La notizia della morte di monsignor Claudio Livetti ha rapidamente fatto il giro di Busto Arsizio, lasciando sgomenta la città.
Il sindaco Emanuele Antonelli partecipa al dolore della chiesa bustocca per la scomparsa improvvisa di monsignor Claudio Livetti, cittadino benemerito: «Sono profondamente dispiaciuto per la grave perdita che colpisce l’intera città. Monsignor Livetti fino all’ultimo è stato un pastore, una guida, un padre per tantissimi bustocchi, per i tanti giovani che ha accompagnato nel percorso matrimoniale e di costruzione delle proprie famiglie, per gli anziani soli e bisognosi di conforto. Sempre disponibile e generoso, sempre pronto a offrire sostegno spirituale e aiuto concreto, ha svolto il suo ruolo alla guida del decanato e della parrocchia di San Giovanni con grande capacità di innovazione, affrontando sfide importanti e decisive per la comunità cristiana. Mancheranno la sua saggezza, le sue parole di conforto, il suo modo schietto e sincero di relazionarsi con le istituzioni e le persone».
«Per esperienza personale – osserva la deputata Manuela Maffioli – so che quando una famiglia ha il dono di poter avere un religioso o una religiosa tra i propri componenti, questi diventano un punto di riferimento sostanziale, non solo formale. Guide, bussole, confidenti, basi solide su cui poggiare, soprattutto nei momenti di difficoltà. Questo è stato per la grande comunità di Busto - una famiglia, sotto molti punti di vista - monsignor Livetti.
Per decenni ci siamo nutriti dei suoi insegnamenti, della sua saggezza, della sua cultura, delle sue conoscenze, della sua capacità di interpretare la realtà e indicare la via. Della sua stabilità.
E di tutto questo la Città dovrà continuare a saper fare memoria e tesoro. Perché gli esempi e gli insegnamenti per fortuna ci sopravvivono e restano. Così sarà per tutto quello che don Claudio ci ha donato, nel suo lungo tempo terreno con noi».
«Ci mancherà tanto monsignor Claudio Livetti - afferma l'eurodeputata Isabella Tovaglieri -. Ci mancheranno le sue prediche sferzanti e i suoi sorrisi affettuosi, il suo rigore morale e la sua genuina bonomia.

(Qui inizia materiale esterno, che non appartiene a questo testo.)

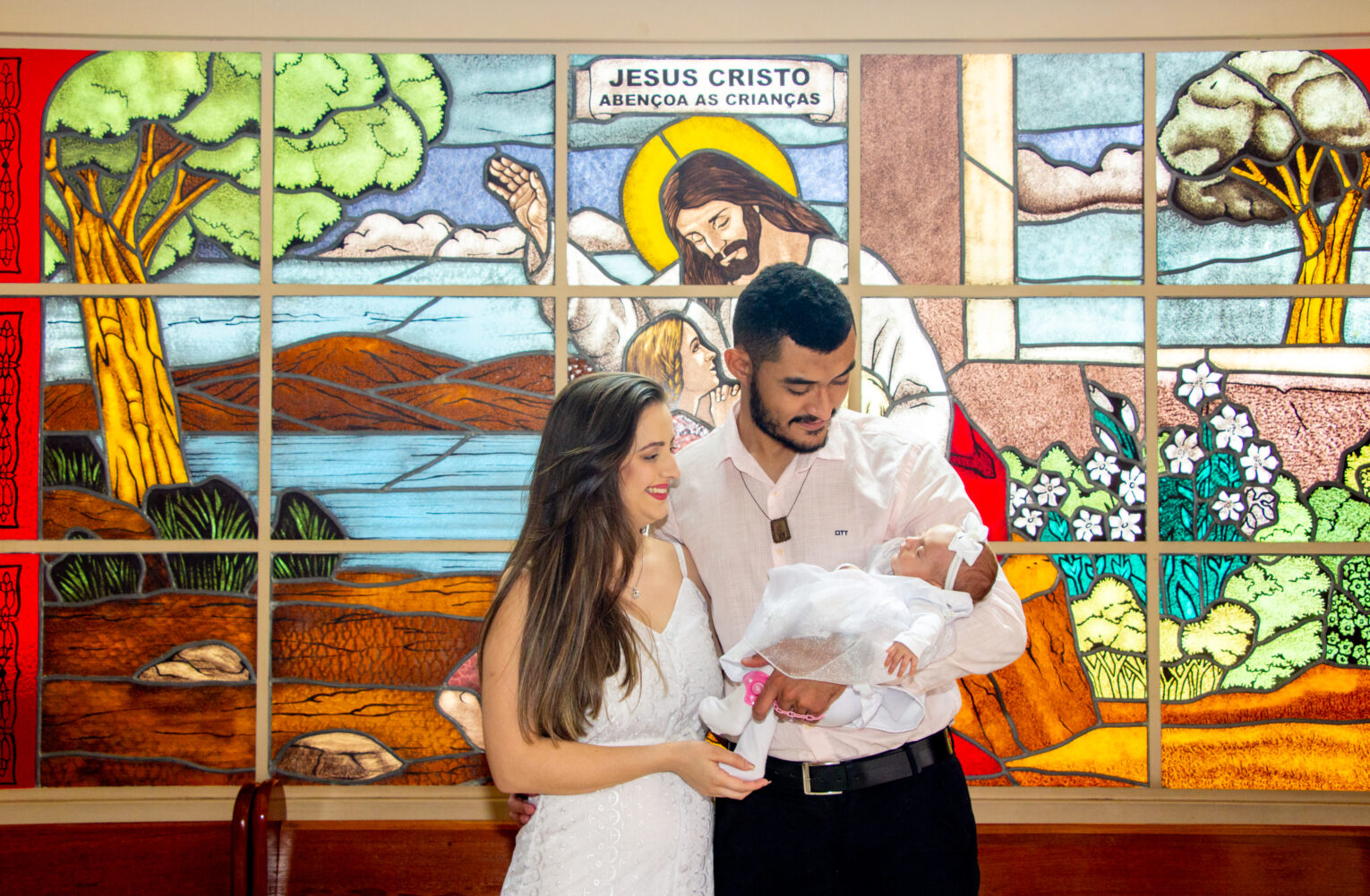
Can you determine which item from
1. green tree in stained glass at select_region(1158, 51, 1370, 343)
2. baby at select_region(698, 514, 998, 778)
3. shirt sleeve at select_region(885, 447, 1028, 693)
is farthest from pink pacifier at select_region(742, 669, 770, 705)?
green tree in stained glass at select_region(1158, 51, 1370, 343)

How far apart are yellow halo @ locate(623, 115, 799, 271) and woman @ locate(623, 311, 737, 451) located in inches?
8.6

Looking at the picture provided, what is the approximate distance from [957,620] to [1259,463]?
6.51 feet

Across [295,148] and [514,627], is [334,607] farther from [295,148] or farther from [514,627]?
[514,627]

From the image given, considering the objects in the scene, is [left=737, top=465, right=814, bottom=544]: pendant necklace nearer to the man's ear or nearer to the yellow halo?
the man's ear

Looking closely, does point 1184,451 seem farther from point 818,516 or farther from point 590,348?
point 590,348

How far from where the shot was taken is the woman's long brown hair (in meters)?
1.54

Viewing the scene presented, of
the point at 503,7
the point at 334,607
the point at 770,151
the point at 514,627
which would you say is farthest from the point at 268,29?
the point at 514,627

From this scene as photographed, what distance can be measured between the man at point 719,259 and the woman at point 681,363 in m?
0.03

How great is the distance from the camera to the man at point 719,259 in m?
3.02

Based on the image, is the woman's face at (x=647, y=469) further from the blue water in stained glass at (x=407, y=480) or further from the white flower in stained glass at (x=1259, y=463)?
the white flower in stained glass at (x=1259, y=463)

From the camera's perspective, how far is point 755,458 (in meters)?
1.87

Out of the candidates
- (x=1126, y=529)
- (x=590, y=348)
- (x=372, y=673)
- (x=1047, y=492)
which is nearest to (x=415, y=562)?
(x=372, y=673)

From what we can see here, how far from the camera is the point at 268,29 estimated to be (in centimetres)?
304

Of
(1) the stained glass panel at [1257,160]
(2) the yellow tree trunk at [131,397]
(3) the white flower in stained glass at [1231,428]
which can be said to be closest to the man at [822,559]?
(3) the white flower in stained glass at [1231,428]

È stato una figura autorevole e una vera guida spirituale per la nostra Busto Arsizio, sia nei ventidue anni in cui ha svolto il ministero di Prevosto di San Giovanni e Decano della città, sia nel periodo successivo al suo ritiro, che ha scelto di vivere qui, senza mai interrompere il suo legame con la comunità cittadina.
Non era bustocco secondo i canoni tradizionali, essendo nato a Ferno, ma aveva Busto Arsizio nel cuore. Ne aveva saputo cogliere l'anima più autentica, conoscendola a fondo e vivendola con straordinaria intensità. Ha lasciato un segno indelebile e ha insegnato a tutti noi ad amare questa città e la sua gente.
Riposa in pace, caro Monsignore, e continua a volgere il tuo sguardo attento e saggio su Busto».
Quando il prevosto ha raggiunto Busto nel 1986, Gigi Farioli era assessore. Nei suoi anni da sindaco, tra i due c’è poi stata una «stretta collaborazione»: «Un uomo autorevole, di straordinaria arguzia, colto, dotato di un'immensa curiosità intellettuale, un'intensa fede. Ha seguito con cura e passione la comunità di cui è stato pastore. Un ricordo commosso e con gratitudine per la guida e la collaborazione».
Luigi Giavini, storico e scrittore: «Busto ha davvero perso un tassello eccezionale della nostra storia religiosa e civile. Immagino l'incontro gioioso in cielo con mio fratello don Giovanni, con il quale era legato da un rapporto di amicizia straordinario. Monsignor Livetti mi ha insegnato il valore primario per testimoniare cosa significhi essere cristiano: vedere nell'altro un fratello con cui condividere gioie, problemi e solidarietà. Grazie, monsignor Livetti! Prega per Busto!».